* _Check your understanding_:
a – Answer these questions using the article on the Oklahoma City bombing:
(i) At what time of day did the bombing at the Alfred P. Murrah Federal Building take place?
(ii) Where did Gov. Brad Henry discuss the new measure?
(iii) Which two incidents does the article name as reflecting that generation's anti-government movement?
b – Extend the article on the Oklahoma City bombing past its final paragraph.

* _Exercise passage_:
Andrew Cohen: Learning the Lessons of the Oklahoma City Bombing 15 Years Later
Fifteen years after the Oklahoma City bombing that claimed 168 lives, the memory seemed so distant even in the state where it happened that Oklahoma officials earlier this month passed a law requiring the state's board of education to develop and teach courses about the death and destruction that occurred at the Alfred P. Murrah Federal Building at precisely 9:02 a.m. on Wednesday, April 19, 1995.
Discussing the new measure at the Oklahoma City National Memorial, Gov. Brad Henry found it difficult to explain why the state had to mandate the teaching of a topic of such obvious local and national significance.
"Although the events of April 19, 1995, are indelibly etched in the minds of so many Oklahomans, most of today's school children were not even born when that day dramatically changed our history," Henry said. "It is essential for them and the generations of students that follow to learn the significance of this horrific event.."...
At the time, however, the Oklahoma City bombing was the largest and deadliest crime in American history. Former soldiers McVeigh and Terry Nichols, and maybe (or maybe not) others unknown, murdered 168 men, women and children and wounded hundreds more. The colossal flash of homemade explosives ended that generation's burgeoning anti-government movement -- a movement reflected in such incidents as the standoff in remote Ruby Ridge, Idaho, with a separatist family and the FBI's siege of the Branch Davidian compound in Waco, Texas. To this day, the explosion that ripped the heart out of a "heartland" city remains the worst domestic crime ever committed by Americans and is otherwise surpassed in scope only by 9/11.

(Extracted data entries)
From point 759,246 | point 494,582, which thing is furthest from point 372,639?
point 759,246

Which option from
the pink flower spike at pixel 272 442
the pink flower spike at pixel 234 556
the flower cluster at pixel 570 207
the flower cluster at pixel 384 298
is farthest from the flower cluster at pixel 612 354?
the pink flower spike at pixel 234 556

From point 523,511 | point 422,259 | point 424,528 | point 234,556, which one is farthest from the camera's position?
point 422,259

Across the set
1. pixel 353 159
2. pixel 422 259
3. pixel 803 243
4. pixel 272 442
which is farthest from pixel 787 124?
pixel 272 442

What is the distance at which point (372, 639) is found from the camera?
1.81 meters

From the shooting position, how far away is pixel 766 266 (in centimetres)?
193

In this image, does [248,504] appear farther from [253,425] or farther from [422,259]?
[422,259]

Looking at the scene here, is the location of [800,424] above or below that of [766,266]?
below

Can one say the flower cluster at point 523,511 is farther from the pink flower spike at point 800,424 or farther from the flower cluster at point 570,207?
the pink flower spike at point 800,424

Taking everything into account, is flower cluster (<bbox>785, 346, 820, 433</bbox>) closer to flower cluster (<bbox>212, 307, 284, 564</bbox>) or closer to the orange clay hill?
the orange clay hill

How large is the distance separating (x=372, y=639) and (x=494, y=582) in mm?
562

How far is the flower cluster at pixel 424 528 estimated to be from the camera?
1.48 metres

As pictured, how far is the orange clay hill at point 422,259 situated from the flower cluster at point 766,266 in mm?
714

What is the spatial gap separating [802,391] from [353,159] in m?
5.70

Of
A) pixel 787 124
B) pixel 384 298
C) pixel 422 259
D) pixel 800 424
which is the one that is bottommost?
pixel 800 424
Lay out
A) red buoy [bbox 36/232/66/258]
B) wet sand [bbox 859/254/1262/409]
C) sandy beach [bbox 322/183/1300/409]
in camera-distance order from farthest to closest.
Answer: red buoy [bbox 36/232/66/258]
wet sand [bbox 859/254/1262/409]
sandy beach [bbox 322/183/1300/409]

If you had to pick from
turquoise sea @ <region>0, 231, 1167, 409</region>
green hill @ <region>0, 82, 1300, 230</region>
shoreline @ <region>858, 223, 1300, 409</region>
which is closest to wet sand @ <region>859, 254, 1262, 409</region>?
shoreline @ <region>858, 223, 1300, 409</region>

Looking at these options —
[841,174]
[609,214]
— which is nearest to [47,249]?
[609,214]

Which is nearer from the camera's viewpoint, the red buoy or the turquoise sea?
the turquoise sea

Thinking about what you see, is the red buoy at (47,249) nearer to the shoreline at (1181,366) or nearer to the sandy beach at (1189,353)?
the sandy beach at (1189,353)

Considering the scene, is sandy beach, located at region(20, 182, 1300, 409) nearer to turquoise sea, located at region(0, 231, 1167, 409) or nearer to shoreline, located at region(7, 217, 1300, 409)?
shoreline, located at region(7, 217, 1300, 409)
---
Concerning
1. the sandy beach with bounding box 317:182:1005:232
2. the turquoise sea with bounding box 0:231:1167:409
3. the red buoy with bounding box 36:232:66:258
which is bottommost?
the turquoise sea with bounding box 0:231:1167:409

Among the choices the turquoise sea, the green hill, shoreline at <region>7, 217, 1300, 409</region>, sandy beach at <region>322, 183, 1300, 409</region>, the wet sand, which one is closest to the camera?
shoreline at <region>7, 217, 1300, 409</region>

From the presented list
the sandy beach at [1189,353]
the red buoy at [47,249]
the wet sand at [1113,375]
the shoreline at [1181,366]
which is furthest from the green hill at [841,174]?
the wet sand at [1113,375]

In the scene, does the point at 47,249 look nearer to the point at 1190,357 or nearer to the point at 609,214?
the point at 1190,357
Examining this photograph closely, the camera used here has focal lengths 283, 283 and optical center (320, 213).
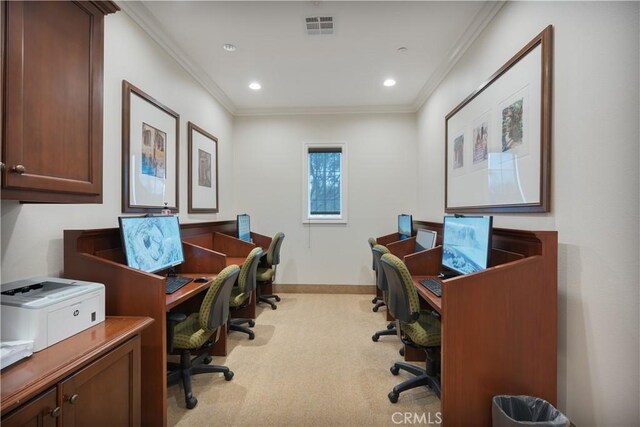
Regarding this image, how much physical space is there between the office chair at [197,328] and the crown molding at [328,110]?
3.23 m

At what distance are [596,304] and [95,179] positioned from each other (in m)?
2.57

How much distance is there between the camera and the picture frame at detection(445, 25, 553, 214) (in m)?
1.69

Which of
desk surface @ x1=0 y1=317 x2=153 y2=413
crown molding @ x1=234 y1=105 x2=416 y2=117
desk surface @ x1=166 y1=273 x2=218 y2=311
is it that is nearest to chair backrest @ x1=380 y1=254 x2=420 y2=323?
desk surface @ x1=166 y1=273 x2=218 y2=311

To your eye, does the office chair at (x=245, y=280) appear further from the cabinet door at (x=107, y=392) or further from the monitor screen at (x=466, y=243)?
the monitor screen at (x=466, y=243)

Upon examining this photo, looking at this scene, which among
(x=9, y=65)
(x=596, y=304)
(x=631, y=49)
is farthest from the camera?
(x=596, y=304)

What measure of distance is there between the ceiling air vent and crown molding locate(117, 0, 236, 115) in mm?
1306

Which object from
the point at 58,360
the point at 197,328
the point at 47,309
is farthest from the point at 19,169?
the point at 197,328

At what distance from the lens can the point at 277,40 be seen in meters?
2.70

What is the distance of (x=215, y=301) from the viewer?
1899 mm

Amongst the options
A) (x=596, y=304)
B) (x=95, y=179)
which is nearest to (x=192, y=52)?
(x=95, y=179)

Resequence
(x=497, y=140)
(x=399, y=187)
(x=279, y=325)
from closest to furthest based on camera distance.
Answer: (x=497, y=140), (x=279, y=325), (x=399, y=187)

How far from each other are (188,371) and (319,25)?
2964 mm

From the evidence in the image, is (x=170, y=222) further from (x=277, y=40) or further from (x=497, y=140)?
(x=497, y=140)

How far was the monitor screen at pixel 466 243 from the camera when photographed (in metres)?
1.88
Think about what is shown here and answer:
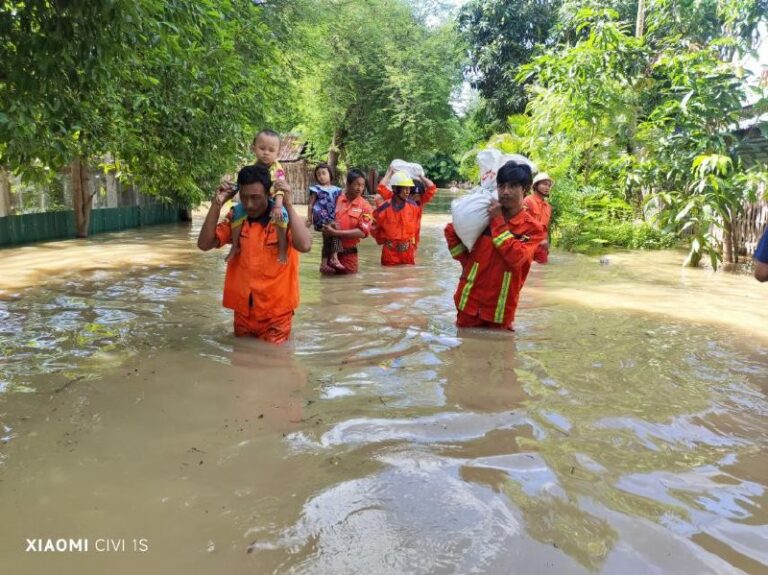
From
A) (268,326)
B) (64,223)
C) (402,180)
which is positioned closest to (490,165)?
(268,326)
--
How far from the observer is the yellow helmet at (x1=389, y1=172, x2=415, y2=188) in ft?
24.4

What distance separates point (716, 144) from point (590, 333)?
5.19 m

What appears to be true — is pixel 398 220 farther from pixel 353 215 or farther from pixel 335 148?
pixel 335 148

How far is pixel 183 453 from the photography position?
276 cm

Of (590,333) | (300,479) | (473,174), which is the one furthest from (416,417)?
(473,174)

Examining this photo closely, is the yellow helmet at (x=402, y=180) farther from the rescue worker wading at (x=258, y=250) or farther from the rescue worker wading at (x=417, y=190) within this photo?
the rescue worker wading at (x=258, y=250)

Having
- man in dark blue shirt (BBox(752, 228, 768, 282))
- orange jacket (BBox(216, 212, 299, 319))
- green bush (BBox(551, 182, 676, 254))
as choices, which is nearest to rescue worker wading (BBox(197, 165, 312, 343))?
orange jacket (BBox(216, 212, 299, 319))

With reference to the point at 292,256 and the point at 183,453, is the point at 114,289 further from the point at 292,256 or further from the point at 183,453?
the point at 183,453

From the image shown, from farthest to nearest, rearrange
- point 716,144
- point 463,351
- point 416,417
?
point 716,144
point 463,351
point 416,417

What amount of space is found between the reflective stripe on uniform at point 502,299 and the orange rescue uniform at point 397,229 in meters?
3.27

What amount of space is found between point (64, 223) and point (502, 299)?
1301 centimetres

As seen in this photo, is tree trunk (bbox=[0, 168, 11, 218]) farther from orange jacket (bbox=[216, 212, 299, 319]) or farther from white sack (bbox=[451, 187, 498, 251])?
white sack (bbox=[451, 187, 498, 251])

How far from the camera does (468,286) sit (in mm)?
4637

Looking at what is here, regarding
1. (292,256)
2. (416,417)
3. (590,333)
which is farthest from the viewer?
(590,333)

* _Results in order_:
a –
(i) 9:02 a.m.
(ii) At the Oklahoma City National Memorial.
(iii) The standoff with a separatist family in Ruby Ridge, Idaho, and the FBI's siege of the Branch Davidian compound in Waco, Texas.

b –
About 17 times as many people were murdered on 9/11 as were murdered on April 19, 1995, in Oklahoma City. There were more people (255) who died on 9/11 whose last names began with the letter "S" than who died at the Murrah Building. But, as I wrote about on the first anniversary of 9/11, it isn't just the orders of magnitude involved between the two dreadful days that explains why the latter has superseded the former for most Americans. It isn't just that one was broadcast live on national television while the other one came to us in the 24/7 news world of the Internet age. It isn't just that one occurred at the cores of power and population while the other occurred in that vast expanse of country between both coasts.
Compared with the rippling (and in many ways crippling) effects wrought by 9/11, the Oklahoma City bombing was a tidy affair from start to finish. It was the sort of storyline with which most Americans are familiar. There's the evil plot, the warped reality of the planners, the attack upon innocents, the heroic work by rescue workers and law enforcement officials, the lucky break and, ultimately, justice. Although many of the same elements exist, there has been no such straight narrative in the wake of the terror attacks on the Pentagon and World Trade Center. It's still clearly an "ongoing event," as intelligence officials like to say, both in terms of future terror attacks and the fate of the terrorists we have in hand....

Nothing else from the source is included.